—Muestra un afecto por su hermana que es muy agradable —dijo Bingley.
—Me temo, señor Darcy —observó la señorita Bingley, en un susurro a medias—, que esta aventura ha mermado un tanto su admiración por sus bellos ojos.
—En absoluto —respondió él—; cobraron más viveza con el ejercicio. —Tras estas palabras se hizo una breve pausa, y la señora Hurst volvió a hablar.
“Tengo una consideración excesiva por Jane Bennet; es en verdad una muchacha muy encantadora y desearía de todo corazón que estuviera bien casada.
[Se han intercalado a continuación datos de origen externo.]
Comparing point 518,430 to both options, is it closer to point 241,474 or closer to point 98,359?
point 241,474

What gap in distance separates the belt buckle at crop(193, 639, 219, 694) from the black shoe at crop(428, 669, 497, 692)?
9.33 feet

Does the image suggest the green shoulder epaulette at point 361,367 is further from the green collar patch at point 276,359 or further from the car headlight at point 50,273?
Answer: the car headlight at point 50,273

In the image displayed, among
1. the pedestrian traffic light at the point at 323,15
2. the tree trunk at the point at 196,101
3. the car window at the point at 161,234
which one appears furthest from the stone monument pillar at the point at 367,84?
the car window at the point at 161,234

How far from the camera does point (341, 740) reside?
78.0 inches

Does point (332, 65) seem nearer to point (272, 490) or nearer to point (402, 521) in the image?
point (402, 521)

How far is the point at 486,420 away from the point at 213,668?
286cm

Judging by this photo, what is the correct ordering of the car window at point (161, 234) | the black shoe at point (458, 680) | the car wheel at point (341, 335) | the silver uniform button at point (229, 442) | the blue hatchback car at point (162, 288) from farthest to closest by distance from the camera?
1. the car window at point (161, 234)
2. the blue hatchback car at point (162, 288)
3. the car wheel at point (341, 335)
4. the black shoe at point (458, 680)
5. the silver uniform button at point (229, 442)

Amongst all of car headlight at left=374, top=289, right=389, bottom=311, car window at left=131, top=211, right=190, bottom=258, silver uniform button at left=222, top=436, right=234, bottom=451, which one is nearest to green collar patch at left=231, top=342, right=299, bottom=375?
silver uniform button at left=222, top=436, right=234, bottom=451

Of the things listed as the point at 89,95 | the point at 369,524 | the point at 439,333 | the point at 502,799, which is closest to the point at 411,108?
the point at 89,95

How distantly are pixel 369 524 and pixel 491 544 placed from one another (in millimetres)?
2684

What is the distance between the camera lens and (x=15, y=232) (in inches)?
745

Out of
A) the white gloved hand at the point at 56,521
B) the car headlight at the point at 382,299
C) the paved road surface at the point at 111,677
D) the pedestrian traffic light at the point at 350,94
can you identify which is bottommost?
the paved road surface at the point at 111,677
Pero con semejantes padre y madre, y parientes tan vulgares, temo que no haya ninguna posibilidad de que ocurra”.
“Creo haberle oído decir que el tío de ellas es abogado en Meryton”.
“Sí; y tienen otra, que vive en alguna parte cerca de Cheapside”.
—Eso es magnífico —añadió su hermana, y ambas rieron de buena gana.
—Si tuvieran suficientes tíos para llenar todo Cheapside —exclamó Bingley—, no serían ni un ápice menos agradables.
—Pero eso tiene que disminuir considerablemente sus posibilidades de casarse con hombres de cierta importancia en el mundo —replicó Darcy.
A este discurso no respondió Bingley; pero sus hermanas le dieron su más sincero asentimiento y se divirtieron un buen rato a costa de los vulgares parientes de su querida amiga.